In a January interview, Harvard spokesperson Melodie L. Jackson said the Trump administration’s efforts to curb TPS will affect “several dozen” workers at Harvard. The school had roughly 65 undocumented affiliates in 2017.

Students and staff have called on Bacow to follow in the footsteps of his predecessor, Drew G. Faust, by publicly advocating for the continuation of DACA and TPS.

“I made a number of statements in my inaugural address about the importance of continuing to be open as a country to those who seek freedom and opportunity, as well as to those who would like to come to Harvard to study and to work,” Bacow said in an interview last week.

Bacow isn’t talking only to Pelosi. The president said he has also spoken to other members of Congress about immigration in meetings held in Cambridge, on phone calls, and throughout his travels across the United States.

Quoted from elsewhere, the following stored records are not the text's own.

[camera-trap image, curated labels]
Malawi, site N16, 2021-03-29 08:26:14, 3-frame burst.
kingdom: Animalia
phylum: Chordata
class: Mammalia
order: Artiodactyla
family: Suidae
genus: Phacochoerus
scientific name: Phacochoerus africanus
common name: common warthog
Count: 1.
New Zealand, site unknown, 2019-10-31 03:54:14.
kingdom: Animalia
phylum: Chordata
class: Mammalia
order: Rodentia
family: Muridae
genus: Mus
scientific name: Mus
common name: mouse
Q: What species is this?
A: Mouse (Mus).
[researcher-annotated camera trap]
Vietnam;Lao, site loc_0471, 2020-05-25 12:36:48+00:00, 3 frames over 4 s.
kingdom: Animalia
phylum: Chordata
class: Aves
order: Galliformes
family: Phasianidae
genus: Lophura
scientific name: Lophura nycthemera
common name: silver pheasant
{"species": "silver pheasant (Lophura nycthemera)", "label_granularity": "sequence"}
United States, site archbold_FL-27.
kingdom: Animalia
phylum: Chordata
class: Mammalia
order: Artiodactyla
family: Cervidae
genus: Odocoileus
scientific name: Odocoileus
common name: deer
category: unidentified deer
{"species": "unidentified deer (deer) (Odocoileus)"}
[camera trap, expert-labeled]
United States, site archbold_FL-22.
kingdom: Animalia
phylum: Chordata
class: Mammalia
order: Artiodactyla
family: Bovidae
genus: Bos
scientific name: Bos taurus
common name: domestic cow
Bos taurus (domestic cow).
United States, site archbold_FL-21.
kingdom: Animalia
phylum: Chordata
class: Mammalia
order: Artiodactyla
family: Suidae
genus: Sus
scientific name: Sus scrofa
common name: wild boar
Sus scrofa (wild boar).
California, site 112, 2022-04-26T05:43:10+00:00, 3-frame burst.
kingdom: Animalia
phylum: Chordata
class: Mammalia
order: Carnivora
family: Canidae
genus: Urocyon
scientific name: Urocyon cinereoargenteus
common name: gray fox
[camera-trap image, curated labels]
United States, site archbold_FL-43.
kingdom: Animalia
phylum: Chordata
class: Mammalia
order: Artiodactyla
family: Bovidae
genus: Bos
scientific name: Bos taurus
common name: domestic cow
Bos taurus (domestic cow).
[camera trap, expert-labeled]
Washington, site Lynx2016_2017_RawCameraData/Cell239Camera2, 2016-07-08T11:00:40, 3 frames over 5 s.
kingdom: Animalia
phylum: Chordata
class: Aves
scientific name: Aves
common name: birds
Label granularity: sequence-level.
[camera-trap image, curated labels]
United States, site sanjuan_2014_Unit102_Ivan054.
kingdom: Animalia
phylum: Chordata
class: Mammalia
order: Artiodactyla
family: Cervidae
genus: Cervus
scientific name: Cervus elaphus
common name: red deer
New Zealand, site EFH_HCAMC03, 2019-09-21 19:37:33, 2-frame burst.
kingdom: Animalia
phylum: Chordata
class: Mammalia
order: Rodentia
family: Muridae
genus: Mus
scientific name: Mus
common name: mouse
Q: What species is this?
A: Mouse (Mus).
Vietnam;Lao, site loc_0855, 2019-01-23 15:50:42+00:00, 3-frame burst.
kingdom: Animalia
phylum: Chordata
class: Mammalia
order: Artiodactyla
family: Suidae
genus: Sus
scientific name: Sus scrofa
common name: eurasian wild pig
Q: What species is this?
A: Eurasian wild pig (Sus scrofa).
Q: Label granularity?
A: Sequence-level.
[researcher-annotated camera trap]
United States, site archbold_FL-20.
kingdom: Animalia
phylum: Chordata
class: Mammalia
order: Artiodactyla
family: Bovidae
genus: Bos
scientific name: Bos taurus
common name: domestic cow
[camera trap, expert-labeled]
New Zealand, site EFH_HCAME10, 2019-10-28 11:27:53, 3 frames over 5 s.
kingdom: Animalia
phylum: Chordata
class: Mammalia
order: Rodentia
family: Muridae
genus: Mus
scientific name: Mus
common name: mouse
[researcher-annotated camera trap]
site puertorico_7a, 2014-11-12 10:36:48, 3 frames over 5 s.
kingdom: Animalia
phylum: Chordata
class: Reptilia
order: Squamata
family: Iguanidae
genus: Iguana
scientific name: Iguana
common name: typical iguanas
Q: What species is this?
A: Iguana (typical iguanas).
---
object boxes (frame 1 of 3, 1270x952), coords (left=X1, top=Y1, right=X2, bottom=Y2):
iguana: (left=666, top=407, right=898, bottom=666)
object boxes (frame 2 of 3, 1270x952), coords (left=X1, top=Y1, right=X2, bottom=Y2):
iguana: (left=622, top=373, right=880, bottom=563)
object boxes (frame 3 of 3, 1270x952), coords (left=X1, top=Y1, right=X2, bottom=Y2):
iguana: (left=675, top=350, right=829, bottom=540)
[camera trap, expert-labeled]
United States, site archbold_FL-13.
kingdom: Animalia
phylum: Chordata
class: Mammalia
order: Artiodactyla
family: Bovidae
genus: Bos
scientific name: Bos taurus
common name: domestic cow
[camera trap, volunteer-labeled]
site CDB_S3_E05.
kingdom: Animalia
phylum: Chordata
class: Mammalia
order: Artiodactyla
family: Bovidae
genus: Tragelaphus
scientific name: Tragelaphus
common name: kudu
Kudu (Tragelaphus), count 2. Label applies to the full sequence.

Though he declined to name those legislators, Bacow said they hail from “both sides of the aisle.”

If Democrats take the House, Bacow’s stated mission — protecting Harvard affiliates eligible for DACA and TPS — could get easier.

Pelosi has said protecting DACA beneficiaries is a legislative priority. Some analysts have suggested that, if the midterms usher in a blue wave, the Democrats could seek to trade DACA or an expanded version of DACA for Trump’s long-promised border wall.

And, though Democrats cannot overturn Trump’s executive orders, a Democrat-dominated House could take steps to aggressively scrutinize the administration’s DACA and TPS policy shakeups, among other things.

3. Harvard’s Sanctions on Single-Gender Social Groups

Tuesday’s election could also reshape the fate of Harvard’s controversial sanctions on members of unrecognized single-gender social organizations.

The penalties, which took effect with the Class of 2021, bar members of single-gender final clubs and Greek organizations from campus leadership positions, the captaincies of varsity athletic teams, and from receiving College endorsement for prestigious fellowships like the Rhodes. But a bill dubbed the PROSPER Act could imperil Harvard’s ability to enforce its sanctions.

The PROSPER Act, a revision of the Higher Education Act, includes a provision that could bar the University from penalizing students who join single-gender social groups. If it passes, Harvard might be forced to choose between its sanctions and millions of dollars in federal funding.

But it’s probably not going to pass, experts say — and a blue wave would only decrease the bill’s shot at becoming law.

Democrats are unlikely to support the PROSPER Act, which Republicans proposed in the first place. Even for Republicans, the bill is not a top priority, analysts say.

The amendment related to social groups is just one of many provisions contained in the bill. Others include acts that could limit some students’ ability to pay for college.

The House Committee on Education and the Workforce voted the bill out of committee in December 2017. Legislators have yet to schedule it for discussion on the House floor.

Former University President Drew G. Faust that in a May interview that Bacow would be "very much focused” on the reauthorizton of the act.

Bacow said in an interview last week that the PROSPER Act will likely fail to pass in Congress, though he noted that alterations to the “form” of the bill may change that.

“There will be a new bill introduced in the next Congress and we’ll take a look on what’s in that new bill,” Bacow said. “There will be a new Congress.”